== INFORMATION SUPPLIED ==

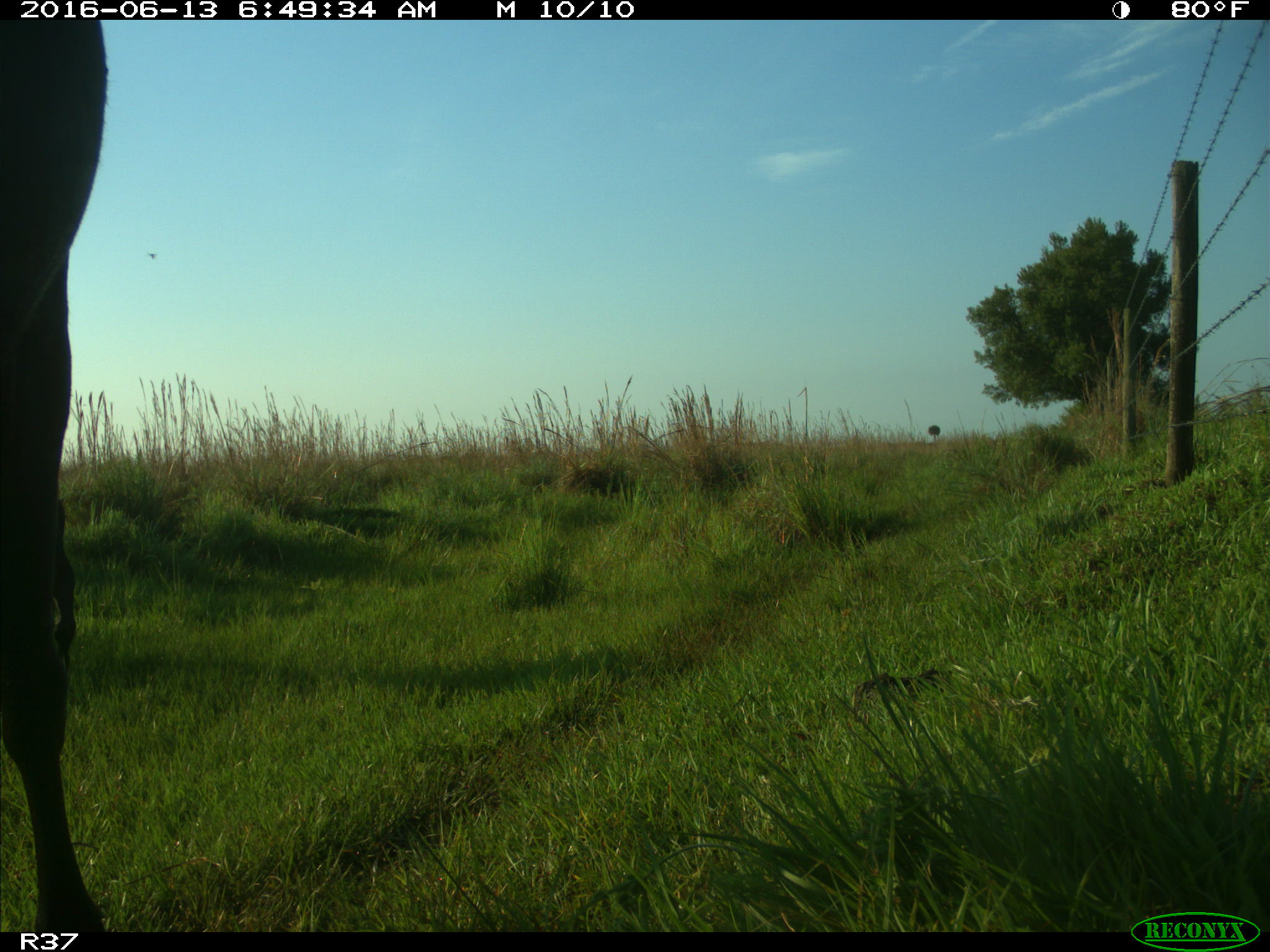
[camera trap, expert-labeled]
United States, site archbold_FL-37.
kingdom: Animalia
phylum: Chordata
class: Mammalia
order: Artiodactyla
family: Bovidae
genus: Bos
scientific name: Bos taurus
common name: domestic cow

===

From the first line to the last, please copy the data exactly, with the pictures left out.

→ **RESPONSE BOX**
[camera trap, expert-labeled]
United States, site archbold_FL-37.
kingdom: Animalia
phylum: Chordata
class: Mammalia
order: Artiodactyla
family: Bovidae
genus: Bos
scientific name: Bos taurus
common name: domestic cow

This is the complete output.